The Wentworths were one of the wealthiest and most influential families in New Hampshire before the American Revolution. Thomas Wentworth, whose uncle and brother both served as Royal Governors of the province, received this house as a wedding gift from his parents in 1760. Thomas and his wife had five children over the next few years; however, he died in this house only eight years after it was built.
William Gardner purchased the house in 1793. A major during the Revolutionary War, he served as General Washington's Commissary, procuring supplies for the revolutionary army. When the new government lacked funds, he used his own money to purchase goods and ended the war nearly penniless.
To repay him for his sacrifice, President Washington named Major Gardner a United States Loan Commissioner. William Gardner lived in this mansion until his death in 1833, and his widow owned the home until 1854.
During the 1860s, this area of Portsmouth became a seedy neighborhood filled with pubs and brothels. Owners converted the Wentworth-Gardner House and the nearby Tobias Lear House into tenant apartments. They continued boarding guests until author and photographer Wallace Nutting purchased the Wentworth-Gardner in 1915. He restored the Wentworth-Gardner to its 18th-Century elegance.
Wallace Nutting sold the mansion to New York City’s Metropolitan Museum of Art in 1918. The new owners intended to move the building to New York City, but the plan failed with the stock market crash in 1929.

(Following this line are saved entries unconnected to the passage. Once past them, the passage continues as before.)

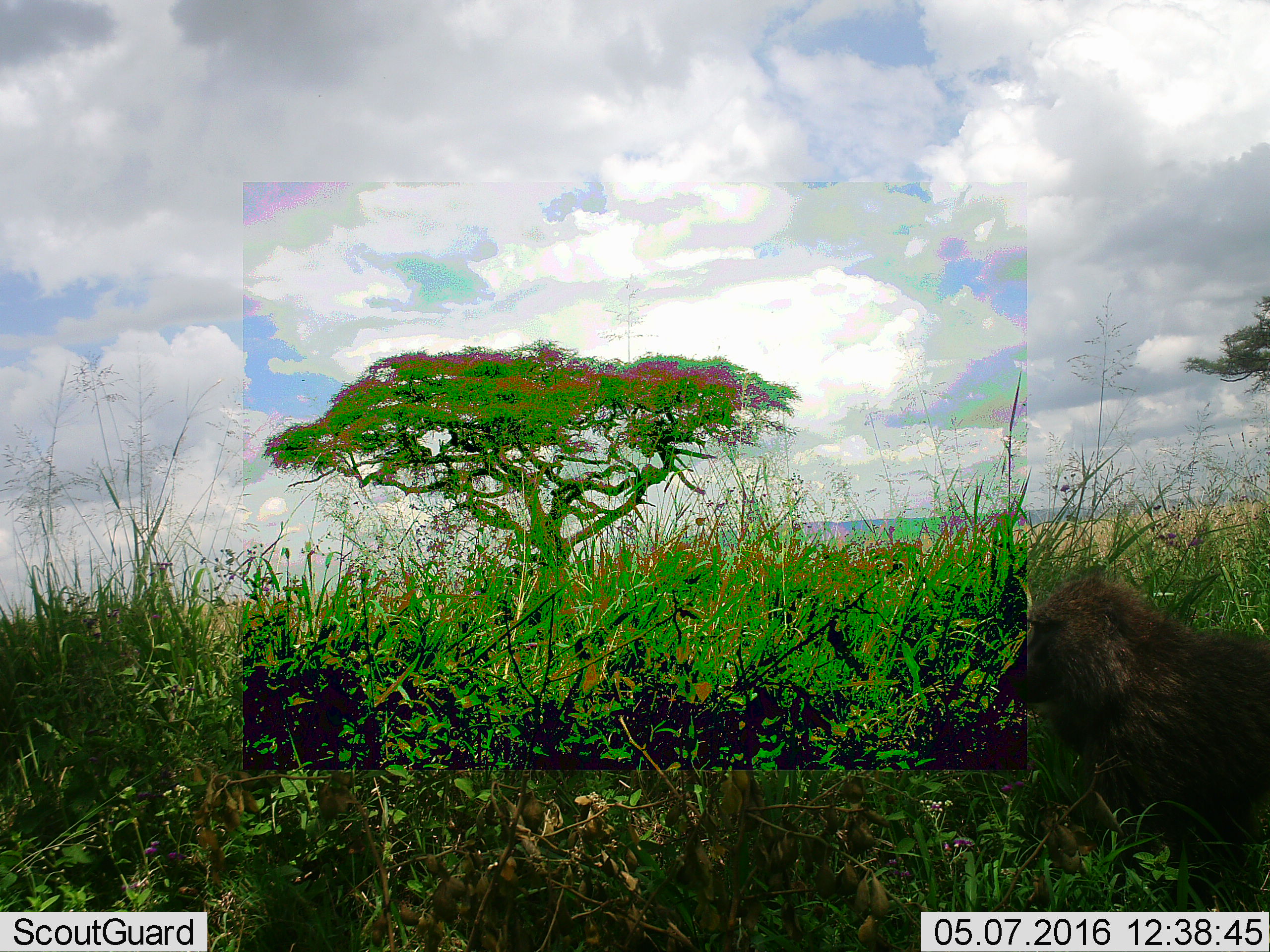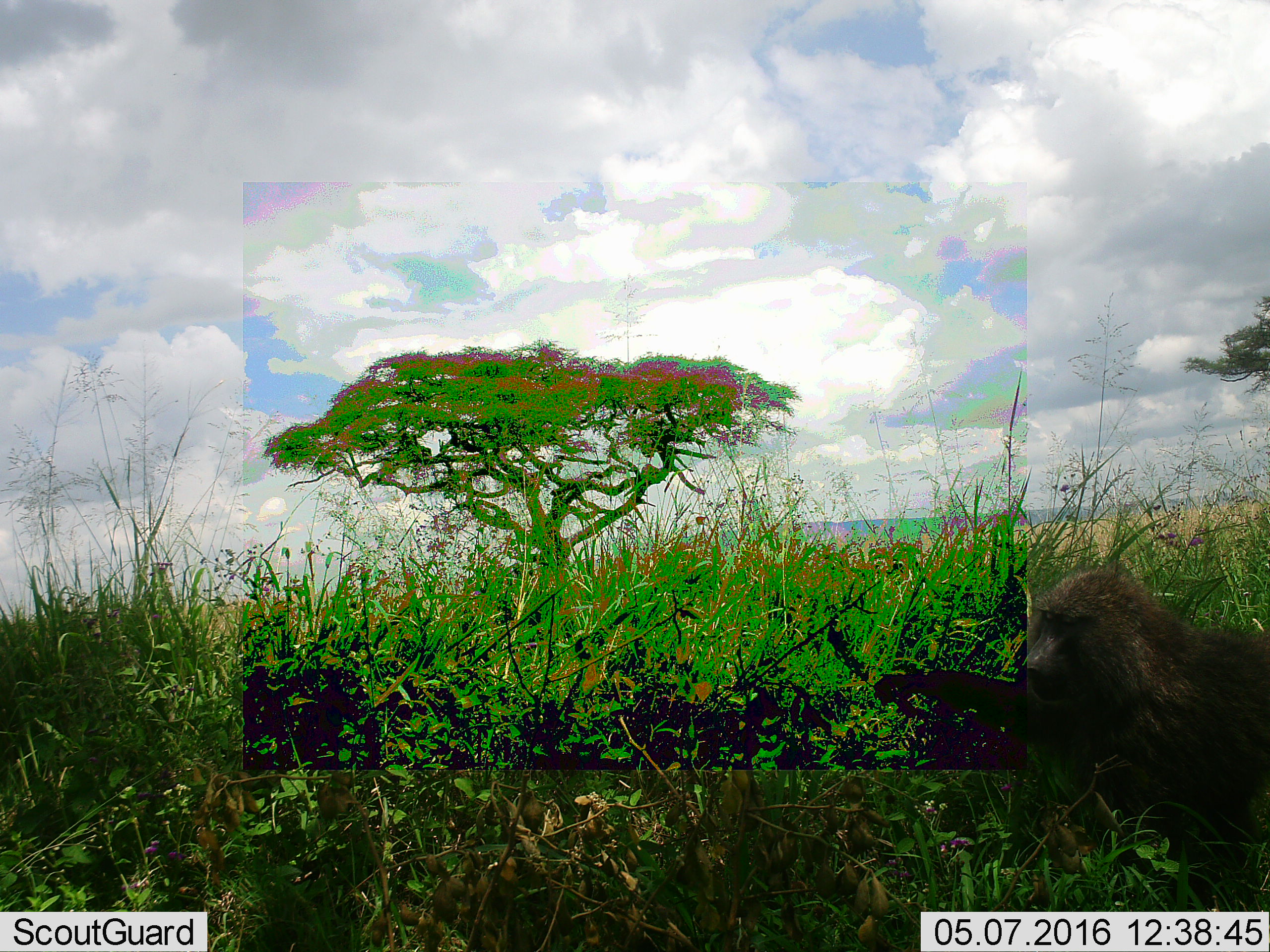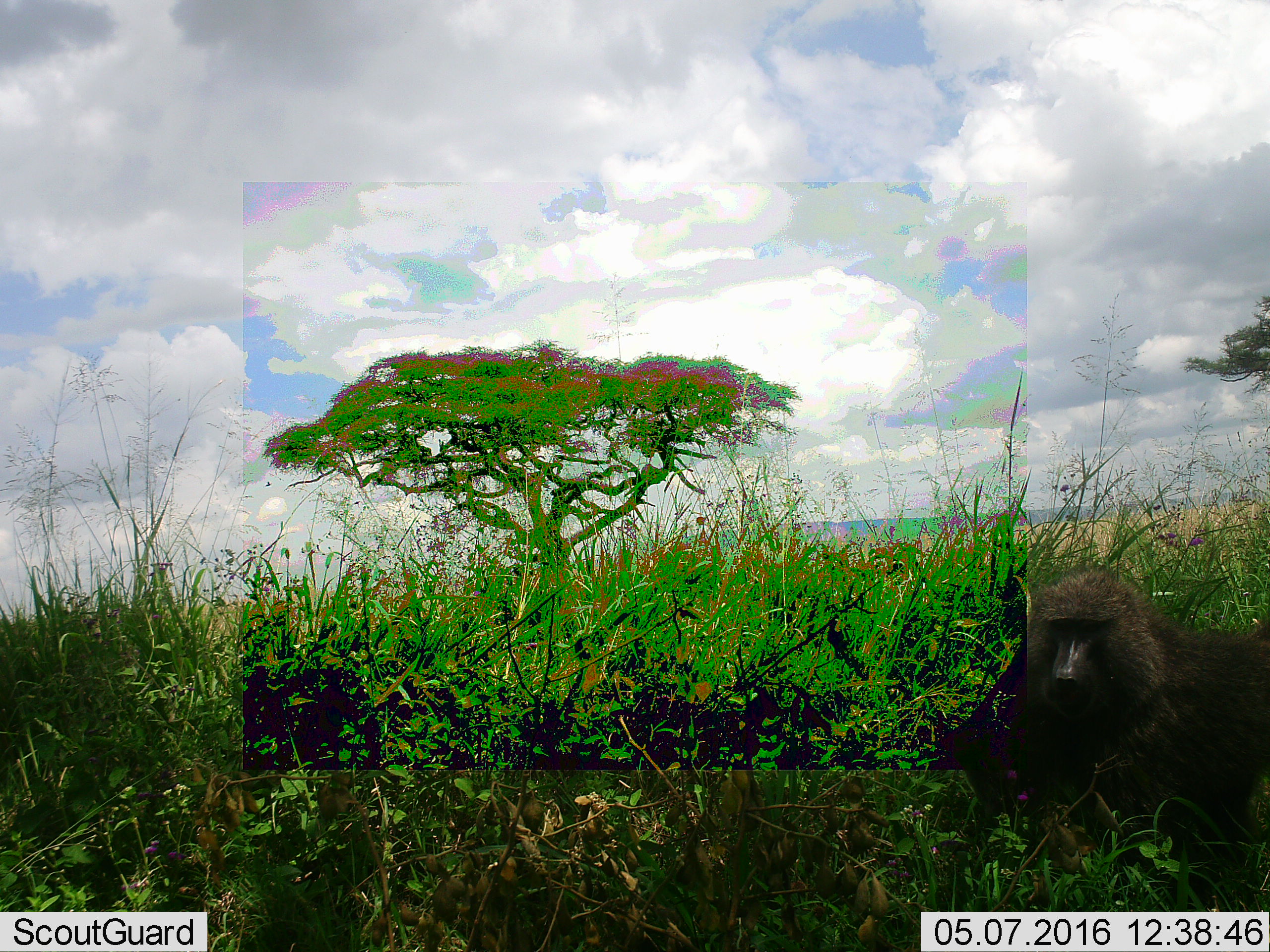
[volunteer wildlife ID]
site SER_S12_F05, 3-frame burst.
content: unidentified animal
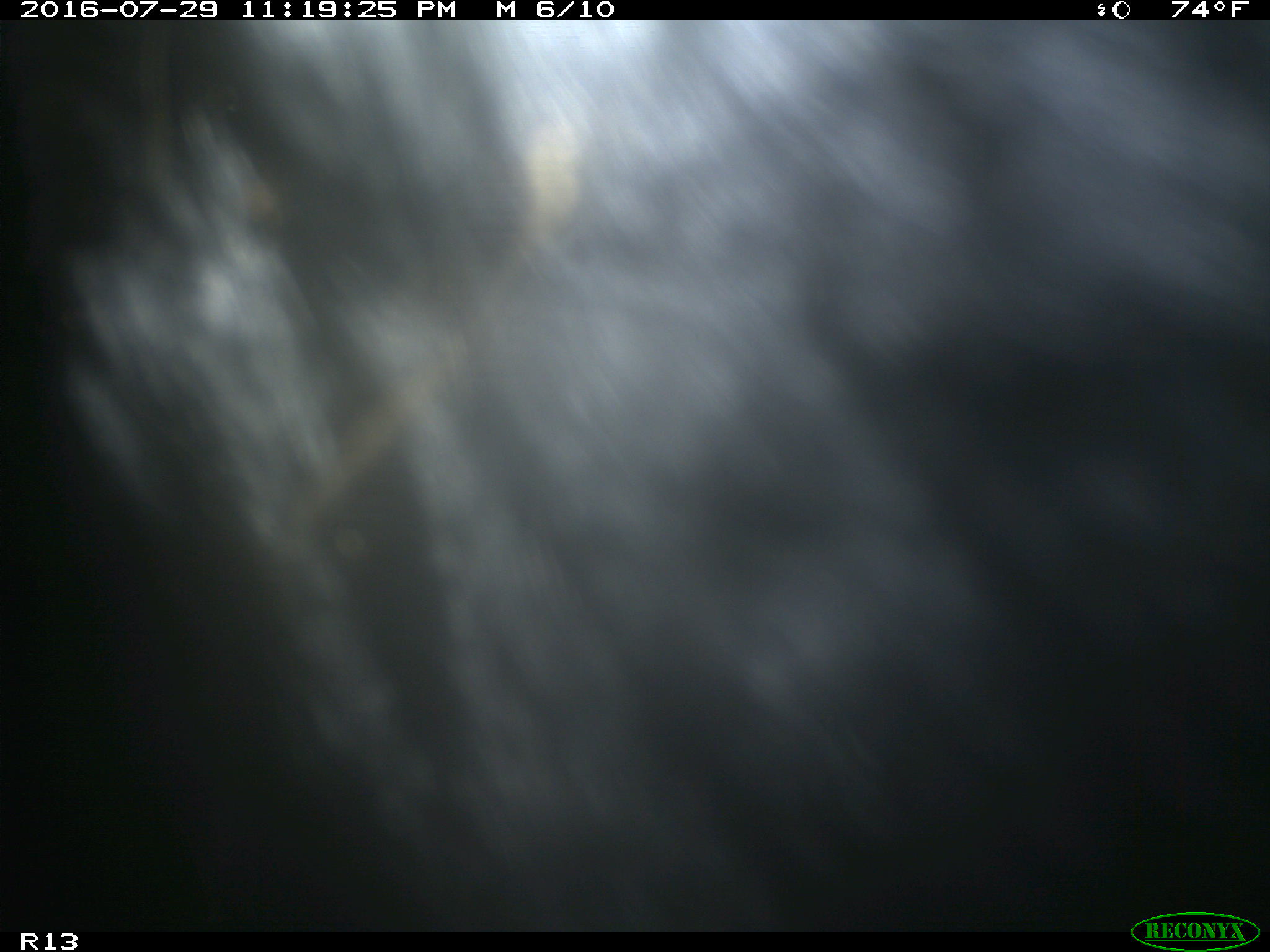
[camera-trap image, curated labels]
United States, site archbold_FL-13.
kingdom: Animalia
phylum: Chordata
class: Mammalia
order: Artiodactyla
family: Bovidae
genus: Bos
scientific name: Bos taurus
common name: domestic cow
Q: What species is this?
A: Bos taurus (domestic cow).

Not surprisingly, the house is listed on the National Register of Historic Places and is a National Historic Landmark.
The South End is a great place to walk in Portsmouth, especially the area around Pleasant Street, Gates Street, Marcy Street, and Mechanic Street. Shady sidewalks along quiet roads, dozens of historic homes, and very friendly residents make any ramble worthwhile. If you go, please respect the property and privacy of the nonpublic homes.